17 January 2006Ed Stoddard and David Mageria
East Africa is gripped in drought while the south is blessed with rain.
But as aid agencies scramble to feed millions across the world's poorest continent it is by no means clear what the 2006 harvests will bring, even in areas that have been wet.
Good rains have been reported so far this season over much of Zambia, Malawi and Zimbabwe.
But with around 12 million people in the region in need of food aid until the April harvest, aid workers warily recall that drought only started searing the region at this time last year.
"It's too early to tell if there will be any impact from these rains on the 2006 crop in southern Africa," said Mike Huggins, a spokesman for the World Food Programme.
"Last year in countries like Malawi the drought struck in the later half of January and February so everything that had grown up to that point shrivelled," he said.
Other sources report that pests such as army worms are devouring crops in Zimbabwe and Malawi, though the problem does not appear widespread at this stage.
"Of an estimated 1 million hectares of maize planted in Malawi it looks like army worms have affected about 20,000 hectares," said one aid worker.
Regional breadbasket South Africa has seen good rain over much of its maize belt this month though for some farmers they may be too late after a relatively dry start to the seasson.
WFP has indicated that it plans to source about $80 million in food supplies, mostly maize, from South Africa this year.
Farmers are expected to have planted 1.61 million hectares of maize when the Crop Estimates Committee releases its preliminary estimate on Thursday, according to a Reuters consensus forecast of eight banks and trading houses.
This is far less than the 2.93 million hectares sown last year but more than enough for local needs if last year's carryover of an estimated 2.6 million tonnes of white maize is factored in.
...WHILE EAST BAKES
Southern Africa can be grateful for its rainfall as crops and grazing lands elsewhere wilt under a harsh sun.
The east African countries of Kenya, Somalia, Ethiopia, Eritrea, Tanzania and Burundi face a worsening drought in what aid agencies say could be "a humanitarian catastrophe". The WFP says 5.4 million people need food aid there.
Analysts said the drought had not badly affected cash crops in the region but warned that if rains continue to fail, production for coffee and tea could be hurt.
Worryingly, droughts could become more common because of climate change linked to global warming.
"Temperatures globally are rising and drought cycles are more frequent," Prof Levi Akundabweni, dean of the faculty of agriculture at the University of Nairobi, told Reuters.

**Aim of the exercise:**
Answer these from the African drought article:
1. About how many people in southern Africa need food aid until the April harvest?
2. How many hectares of maize in Malawi have army worms affected, according to one aid worker?
3. How many people in east Africa does the WFP say need food aid?

Dataset entries:
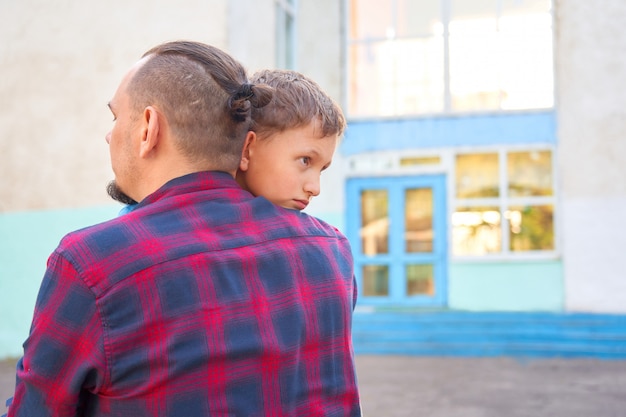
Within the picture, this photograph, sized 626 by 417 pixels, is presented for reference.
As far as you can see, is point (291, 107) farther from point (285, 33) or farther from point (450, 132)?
point (450, 132)

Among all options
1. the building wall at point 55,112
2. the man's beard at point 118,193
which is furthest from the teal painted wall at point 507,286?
the man's beard at point 118,193

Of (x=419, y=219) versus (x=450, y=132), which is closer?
(x=450, y=132)

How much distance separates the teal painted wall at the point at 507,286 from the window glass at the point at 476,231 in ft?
0.87

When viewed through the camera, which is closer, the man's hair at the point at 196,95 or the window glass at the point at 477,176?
the man's hair at the point at 196,95

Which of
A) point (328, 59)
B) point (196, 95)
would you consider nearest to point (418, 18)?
point (328, 59)

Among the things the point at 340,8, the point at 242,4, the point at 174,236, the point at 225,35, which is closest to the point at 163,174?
the point at 174,236

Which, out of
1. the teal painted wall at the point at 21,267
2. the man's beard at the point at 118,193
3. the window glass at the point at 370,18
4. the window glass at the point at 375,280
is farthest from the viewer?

**Solution below:**
1. Around 12 million people.
2. About 20,000 hectares.
3. 5.4 million people.